Published online by Cambridge University Press: 16 February 2021
In Mongolia the debate over the ownership of land has become one of the most controversial political issues in the recent history of this post-socialist state. The introduction of laws that would allow, for the first time, the private ownership of land has provoked heated discussion in a nation that continues to construct its identity with reference to ancient traditions of mobile pastoralism.
In the early 1990s, in the wake of the collapse of Soviet-backed state socialism, the Mongolian state undertook wholesale political and economic reform. A multiparty electoral system was introduced, and although the old ‘communist’ ruling party (the Mongolian People's Revolutionary Party, MPRP) was confirmed in office, the state nevertheless embraced a broadly liberal agenda. The government embarked on a series of radical reforms designed to create a market economy. In common with other Soviet-block countries, the Western economic advice given to Mongolia resembled the stabilization and structural reform packages that the IMF and the World Bank recommended for poor countries in the 1970s and 1980s (Nolan 1995: 75). It included the privatization of public assets, price liberalization, cutting state subsidies and expenditure, currency convertibility, and the rapid introduction of markets. The recommendations reflected a neoliberal discourse in which the economy should be emancipated from the political structure, permitted to assume its latent ‘natural’ form, composed of private property and the market.

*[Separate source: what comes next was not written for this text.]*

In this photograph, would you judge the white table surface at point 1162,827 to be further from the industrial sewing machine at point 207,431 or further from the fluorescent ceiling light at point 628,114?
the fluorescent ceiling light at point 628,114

In 1991 Mongolia began a huge programme to privatize collective and state enterprises (Asian Development Bank 1992: 86-88, World Bank 1994: 9). In rural districts the reforms included the dissolution of the pastoral collectives (negdel) and most of the state farms (sangiin aj akhui). The collective herds of sheep, goats, cattle, horses and in some regions camels, were divided between the former members, as were the other collective assets such as motor vehicles, machinery and equipment.
The introduction of the new proprietary regime had the effect of breaking up the concentrated herd ownership, the large-scale movement systems and specialist support operations the collectives had organized. Many of the workers in the rural settlements lost their jobs but gained some livestock instead. This trebled the number of workers directly reliant on pastoralism for their livelihood from less that 18% of the national workforce in 1989 to 50% of the working population in 1998 (National Statistical Office of Mongolia 1999: 95 and 45, Statistical Office of Mongolia 1993: 6).